When Turbin was told of his friend's response, the running back had a different opinion. It was something like, "I don't know. I think he'd end up on his back."
He laughed, too.
There's no way to know, with any certainty, which Aggie was right and which was wrong, but as Seattle Seahawks, in some scrimmage, sometime, somewhere, they may yet give us an answer. It doesn't really matter because, turns out, they're both going forward. The two pillars of a rebuilt Utah State football program will now continue their careers as teammates in Seattle, Wagner drafted in the second round and Turbin in the fourth.
And how can this not be a feel-good story?
Making the whole thing even better is that their Aggie teammate, Michael Smith, was also drafted, taken in the seventh round by the Tampa Bay Buccaneers. Compare that with Utah, which had only one player, Tony Bergstrom, drafted and BYU, which had no one selected, and it speaks highly of Gary Andersen's effort to give new breath to a long-dormant football program.
"It means a lot," Turbin said. "It shows that Utah State is rising, as we should and as we planned. There will be more good players to come out in years to come."

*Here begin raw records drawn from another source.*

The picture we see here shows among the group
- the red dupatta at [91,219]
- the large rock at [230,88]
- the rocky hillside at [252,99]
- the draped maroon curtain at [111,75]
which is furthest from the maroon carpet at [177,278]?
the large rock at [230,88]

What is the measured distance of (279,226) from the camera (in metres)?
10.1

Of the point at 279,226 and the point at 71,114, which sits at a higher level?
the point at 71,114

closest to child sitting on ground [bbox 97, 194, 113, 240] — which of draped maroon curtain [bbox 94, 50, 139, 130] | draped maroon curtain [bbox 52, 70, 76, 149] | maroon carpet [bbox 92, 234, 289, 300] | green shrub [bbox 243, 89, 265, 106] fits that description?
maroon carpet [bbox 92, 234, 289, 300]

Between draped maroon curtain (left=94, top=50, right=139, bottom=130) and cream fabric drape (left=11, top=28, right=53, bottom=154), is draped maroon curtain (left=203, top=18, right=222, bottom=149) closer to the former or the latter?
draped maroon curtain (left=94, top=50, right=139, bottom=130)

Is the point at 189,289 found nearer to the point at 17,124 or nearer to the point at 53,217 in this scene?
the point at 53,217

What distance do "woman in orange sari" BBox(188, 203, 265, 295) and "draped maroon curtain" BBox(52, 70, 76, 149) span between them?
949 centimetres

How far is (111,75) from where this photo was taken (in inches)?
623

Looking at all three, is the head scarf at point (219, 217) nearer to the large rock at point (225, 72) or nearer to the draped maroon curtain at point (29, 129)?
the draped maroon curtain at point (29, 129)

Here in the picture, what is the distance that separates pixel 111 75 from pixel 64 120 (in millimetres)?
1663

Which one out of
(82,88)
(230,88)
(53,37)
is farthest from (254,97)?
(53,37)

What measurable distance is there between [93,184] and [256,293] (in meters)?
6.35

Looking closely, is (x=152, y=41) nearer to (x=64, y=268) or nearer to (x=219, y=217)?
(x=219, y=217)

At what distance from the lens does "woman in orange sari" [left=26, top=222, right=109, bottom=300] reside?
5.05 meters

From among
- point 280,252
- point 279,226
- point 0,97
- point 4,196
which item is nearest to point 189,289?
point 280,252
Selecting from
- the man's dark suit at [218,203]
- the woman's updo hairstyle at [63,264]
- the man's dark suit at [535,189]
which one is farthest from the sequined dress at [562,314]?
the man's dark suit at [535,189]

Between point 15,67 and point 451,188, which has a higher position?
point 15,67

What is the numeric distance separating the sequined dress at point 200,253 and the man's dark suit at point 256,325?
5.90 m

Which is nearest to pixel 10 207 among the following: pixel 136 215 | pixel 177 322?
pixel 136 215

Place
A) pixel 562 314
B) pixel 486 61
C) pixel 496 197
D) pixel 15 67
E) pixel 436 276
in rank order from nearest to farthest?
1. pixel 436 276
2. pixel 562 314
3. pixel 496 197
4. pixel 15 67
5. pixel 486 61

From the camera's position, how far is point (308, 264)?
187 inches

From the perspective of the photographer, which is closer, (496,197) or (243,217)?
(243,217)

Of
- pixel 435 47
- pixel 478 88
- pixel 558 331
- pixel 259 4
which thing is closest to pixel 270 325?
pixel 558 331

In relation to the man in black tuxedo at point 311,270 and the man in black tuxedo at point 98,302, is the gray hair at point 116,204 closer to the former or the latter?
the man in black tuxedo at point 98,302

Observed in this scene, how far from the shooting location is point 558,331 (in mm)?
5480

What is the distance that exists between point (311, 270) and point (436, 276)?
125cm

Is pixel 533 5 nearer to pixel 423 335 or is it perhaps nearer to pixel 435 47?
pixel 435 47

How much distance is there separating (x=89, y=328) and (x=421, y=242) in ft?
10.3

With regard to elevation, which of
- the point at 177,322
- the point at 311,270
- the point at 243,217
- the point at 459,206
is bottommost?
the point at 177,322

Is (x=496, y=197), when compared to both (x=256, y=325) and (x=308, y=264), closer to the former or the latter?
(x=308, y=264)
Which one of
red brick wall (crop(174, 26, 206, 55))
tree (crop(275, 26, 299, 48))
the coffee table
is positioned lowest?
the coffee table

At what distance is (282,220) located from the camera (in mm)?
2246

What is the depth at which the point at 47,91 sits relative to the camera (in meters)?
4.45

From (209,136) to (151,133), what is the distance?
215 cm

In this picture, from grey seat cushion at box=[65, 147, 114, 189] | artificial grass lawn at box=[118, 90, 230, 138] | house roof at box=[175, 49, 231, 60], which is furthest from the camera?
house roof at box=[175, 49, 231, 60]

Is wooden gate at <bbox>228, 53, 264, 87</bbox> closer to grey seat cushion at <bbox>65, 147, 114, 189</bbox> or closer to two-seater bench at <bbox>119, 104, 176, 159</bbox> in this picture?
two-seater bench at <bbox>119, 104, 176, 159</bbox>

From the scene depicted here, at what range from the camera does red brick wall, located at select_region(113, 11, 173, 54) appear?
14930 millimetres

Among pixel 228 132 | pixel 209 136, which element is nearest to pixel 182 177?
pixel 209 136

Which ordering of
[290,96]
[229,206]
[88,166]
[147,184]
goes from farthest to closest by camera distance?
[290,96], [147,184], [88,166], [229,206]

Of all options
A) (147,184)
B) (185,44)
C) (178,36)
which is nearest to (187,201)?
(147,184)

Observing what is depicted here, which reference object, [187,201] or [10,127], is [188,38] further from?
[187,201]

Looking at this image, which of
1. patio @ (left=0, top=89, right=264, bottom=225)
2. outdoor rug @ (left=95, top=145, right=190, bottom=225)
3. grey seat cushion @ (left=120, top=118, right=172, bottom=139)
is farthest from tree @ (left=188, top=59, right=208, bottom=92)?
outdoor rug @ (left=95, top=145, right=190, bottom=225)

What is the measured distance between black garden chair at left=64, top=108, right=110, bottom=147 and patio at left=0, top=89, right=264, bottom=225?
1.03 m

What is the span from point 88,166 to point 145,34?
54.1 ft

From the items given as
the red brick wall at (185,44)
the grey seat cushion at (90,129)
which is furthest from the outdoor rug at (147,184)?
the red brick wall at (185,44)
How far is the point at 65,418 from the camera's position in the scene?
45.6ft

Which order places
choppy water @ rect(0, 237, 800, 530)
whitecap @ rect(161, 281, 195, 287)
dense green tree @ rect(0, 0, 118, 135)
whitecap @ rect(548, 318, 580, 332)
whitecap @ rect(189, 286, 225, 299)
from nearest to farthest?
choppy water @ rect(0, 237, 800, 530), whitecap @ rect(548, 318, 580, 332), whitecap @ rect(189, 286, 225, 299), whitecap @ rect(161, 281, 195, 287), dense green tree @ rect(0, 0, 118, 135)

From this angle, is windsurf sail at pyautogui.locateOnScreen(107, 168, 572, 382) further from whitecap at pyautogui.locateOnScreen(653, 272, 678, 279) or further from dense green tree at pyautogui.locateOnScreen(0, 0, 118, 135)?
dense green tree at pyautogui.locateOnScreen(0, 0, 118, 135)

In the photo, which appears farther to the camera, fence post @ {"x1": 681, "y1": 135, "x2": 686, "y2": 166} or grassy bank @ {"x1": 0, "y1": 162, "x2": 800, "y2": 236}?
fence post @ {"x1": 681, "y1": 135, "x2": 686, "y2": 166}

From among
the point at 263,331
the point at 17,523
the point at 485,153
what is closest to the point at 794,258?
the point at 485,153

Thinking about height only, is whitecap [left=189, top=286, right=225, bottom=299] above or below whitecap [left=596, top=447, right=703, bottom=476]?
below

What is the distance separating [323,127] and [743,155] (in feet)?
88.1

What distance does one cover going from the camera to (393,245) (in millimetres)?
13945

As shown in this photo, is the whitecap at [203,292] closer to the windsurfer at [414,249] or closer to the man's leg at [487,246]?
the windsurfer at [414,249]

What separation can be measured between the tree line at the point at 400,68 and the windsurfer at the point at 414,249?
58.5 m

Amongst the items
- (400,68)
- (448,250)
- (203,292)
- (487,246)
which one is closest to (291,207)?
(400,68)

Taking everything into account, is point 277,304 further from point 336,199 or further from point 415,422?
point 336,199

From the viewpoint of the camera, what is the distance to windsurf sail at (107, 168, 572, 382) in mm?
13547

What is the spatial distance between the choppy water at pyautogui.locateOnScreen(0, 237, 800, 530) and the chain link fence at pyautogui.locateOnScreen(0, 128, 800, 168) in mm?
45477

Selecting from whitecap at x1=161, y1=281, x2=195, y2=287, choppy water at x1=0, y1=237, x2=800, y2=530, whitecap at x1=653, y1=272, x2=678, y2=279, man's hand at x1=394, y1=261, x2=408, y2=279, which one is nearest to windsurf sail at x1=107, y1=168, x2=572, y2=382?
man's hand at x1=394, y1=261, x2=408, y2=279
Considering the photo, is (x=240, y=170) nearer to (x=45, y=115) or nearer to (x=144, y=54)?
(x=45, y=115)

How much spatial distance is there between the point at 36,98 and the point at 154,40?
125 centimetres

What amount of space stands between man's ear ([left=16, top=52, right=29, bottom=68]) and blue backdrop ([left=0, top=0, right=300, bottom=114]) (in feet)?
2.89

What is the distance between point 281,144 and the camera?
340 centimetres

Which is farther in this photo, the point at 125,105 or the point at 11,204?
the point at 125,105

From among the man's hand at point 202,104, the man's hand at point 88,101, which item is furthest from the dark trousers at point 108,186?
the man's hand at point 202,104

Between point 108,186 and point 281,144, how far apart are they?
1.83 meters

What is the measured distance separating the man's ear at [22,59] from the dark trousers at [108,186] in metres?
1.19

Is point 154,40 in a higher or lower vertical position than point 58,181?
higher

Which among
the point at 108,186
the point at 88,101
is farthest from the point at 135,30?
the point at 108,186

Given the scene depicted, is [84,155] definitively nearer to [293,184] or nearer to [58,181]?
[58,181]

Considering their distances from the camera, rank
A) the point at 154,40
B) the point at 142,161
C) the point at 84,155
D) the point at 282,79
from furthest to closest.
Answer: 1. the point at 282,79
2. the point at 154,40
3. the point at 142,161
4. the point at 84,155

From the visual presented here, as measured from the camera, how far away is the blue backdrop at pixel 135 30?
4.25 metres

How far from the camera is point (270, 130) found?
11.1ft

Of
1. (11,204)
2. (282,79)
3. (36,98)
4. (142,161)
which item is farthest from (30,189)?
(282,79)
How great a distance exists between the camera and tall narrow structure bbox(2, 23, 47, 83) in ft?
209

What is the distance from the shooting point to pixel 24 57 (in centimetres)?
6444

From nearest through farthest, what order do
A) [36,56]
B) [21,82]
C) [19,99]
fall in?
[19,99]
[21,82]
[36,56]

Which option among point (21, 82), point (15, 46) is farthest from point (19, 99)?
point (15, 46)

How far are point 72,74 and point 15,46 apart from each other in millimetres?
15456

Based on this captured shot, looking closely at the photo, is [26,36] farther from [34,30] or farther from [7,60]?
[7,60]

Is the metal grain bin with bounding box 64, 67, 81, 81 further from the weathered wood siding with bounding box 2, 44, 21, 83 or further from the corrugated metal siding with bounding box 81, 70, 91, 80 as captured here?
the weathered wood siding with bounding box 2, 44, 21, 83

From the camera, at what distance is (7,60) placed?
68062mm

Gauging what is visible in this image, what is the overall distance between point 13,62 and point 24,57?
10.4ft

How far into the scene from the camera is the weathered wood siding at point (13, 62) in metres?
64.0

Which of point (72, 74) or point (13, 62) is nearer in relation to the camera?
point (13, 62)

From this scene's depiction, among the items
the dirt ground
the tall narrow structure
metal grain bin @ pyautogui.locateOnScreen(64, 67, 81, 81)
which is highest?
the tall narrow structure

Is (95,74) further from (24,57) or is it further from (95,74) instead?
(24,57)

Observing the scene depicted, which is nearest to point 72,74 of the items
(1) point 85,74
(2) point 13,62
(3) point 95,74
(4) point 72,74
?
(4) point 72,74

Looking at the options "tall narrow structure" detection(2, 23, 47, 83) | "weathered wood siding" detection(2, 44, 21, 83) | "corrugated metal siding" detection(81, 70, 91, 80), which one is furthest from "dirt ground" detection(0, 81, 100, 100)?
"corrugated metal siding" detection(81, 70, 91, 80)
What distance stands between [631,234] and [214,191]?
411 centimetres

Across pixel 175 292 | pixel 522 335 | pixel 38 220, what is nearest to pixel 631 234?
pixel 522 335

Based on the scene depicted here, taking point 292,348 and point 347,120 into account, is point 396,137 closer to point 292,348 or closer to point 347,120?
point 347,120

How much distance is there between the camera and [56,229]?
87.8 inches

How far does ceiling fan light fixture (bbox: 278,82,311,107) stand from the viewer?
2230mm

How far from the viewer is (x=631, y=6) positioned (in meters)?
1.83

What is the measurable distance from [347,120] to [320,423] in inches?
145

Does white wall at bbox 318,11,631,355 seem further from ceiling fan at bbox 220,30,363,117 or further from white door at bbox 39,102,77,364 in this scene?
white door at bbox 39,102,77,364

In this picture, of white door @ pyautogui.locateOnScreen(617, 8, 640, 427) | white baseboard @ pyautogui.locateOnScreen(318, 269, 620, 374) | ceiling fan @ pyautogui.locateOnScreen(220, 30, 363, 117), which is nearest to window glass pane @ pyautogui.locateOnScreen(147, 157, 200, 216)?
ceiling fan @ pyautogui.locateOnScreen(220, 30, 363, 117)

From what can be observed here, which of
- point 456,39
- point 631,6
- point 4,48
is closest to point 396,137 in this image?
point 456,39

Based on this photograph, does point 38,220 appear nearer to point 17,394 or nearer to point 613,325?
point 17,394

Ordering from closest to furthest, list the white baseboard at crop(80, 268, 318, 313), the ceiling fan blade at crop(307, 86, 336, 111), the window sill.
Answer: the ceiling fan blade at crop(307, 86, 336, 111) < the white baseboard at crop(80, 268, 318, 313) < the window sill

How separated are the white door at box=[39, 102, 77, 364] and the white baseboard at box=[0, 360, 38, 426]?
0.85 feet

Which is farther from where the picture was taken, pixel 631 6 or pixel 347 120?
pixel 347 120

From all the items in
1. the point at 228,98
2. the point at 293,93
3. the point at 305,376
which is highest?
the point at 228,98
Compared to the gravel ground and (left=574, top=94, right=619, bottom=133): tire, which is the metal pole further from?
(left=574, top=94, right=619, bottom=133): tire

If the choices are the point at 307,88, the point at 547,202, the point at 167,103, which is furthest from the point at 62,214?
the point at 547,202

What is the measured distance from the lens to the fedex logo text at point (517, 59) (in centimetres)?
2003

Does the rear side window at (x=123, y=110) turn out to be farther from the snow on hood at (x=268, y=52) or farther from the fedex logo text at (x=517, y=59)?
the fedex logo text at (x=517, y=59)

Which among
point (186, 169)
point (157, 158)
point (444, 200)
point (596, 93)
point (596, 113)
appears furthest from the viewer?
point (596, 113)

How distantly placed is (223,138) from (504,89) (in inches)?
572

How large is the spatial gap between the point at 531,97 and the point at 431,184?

It speaks well of Turbin, Wagner and Smith that they always cared about Utah State football, beyond just their own prowess. Turbin said one of the major reasons he went to Logan, beyond the fact that USU was one of the only schools that wanted him as a running back, was because he saw himself lifting the whole thing to a better place.
"It was the kind of team I wanted to be on to help them turn the page, to help them become a winning team," he once told me.
And that's exactly what happened.
After his last game with the Aggies in the Famous Idaho Potato Bowl, Wagner said he took great satisfaction in what had been accomplished at Utah State, the new foundation of winning, the new positive attitude, that had been generated there: "We turned the program around. I'm proud to be a part of that."
Smith, who was the MVP of the bowl, having run for 157 yards and two touchdowns, also glanced away from himself and back at the players and program: "Hopefully, they'll go on winning even more in the future. Hopefully, they'll have better running backs here next season."
These were guys who openly broke down and bawled like newborns when they found out Utah State had been invited to its first bowl in years.
During a September interview with Turbin, the running back recalled all the challenges he had faced in his life: growing up poor, having an absentee mother, a troubled brother, a paralyzed sister who couldn't speak, for whom he often cared at the family's home, and another sister who was struck with multiple sclerosis before dying at the age of 21.
He absorbed all of that, watching the example of his father, who kept working to support his family and kept hope alive, come what may, in his son.
"Over the course of my life, I've learned to be humble and thankful for the things I have, to appreciate what I've got while I've got it," Turbin said. "And to remember my family and be grateful."
After Wagner was drafted, he called it "a blessing and an honor," and he thanked everybody at Utah State.
The Aggies should take pride in having three players picked in the NFL Draft, but they should also be proud of the caliber of people they are sending into a world that desperately needs them.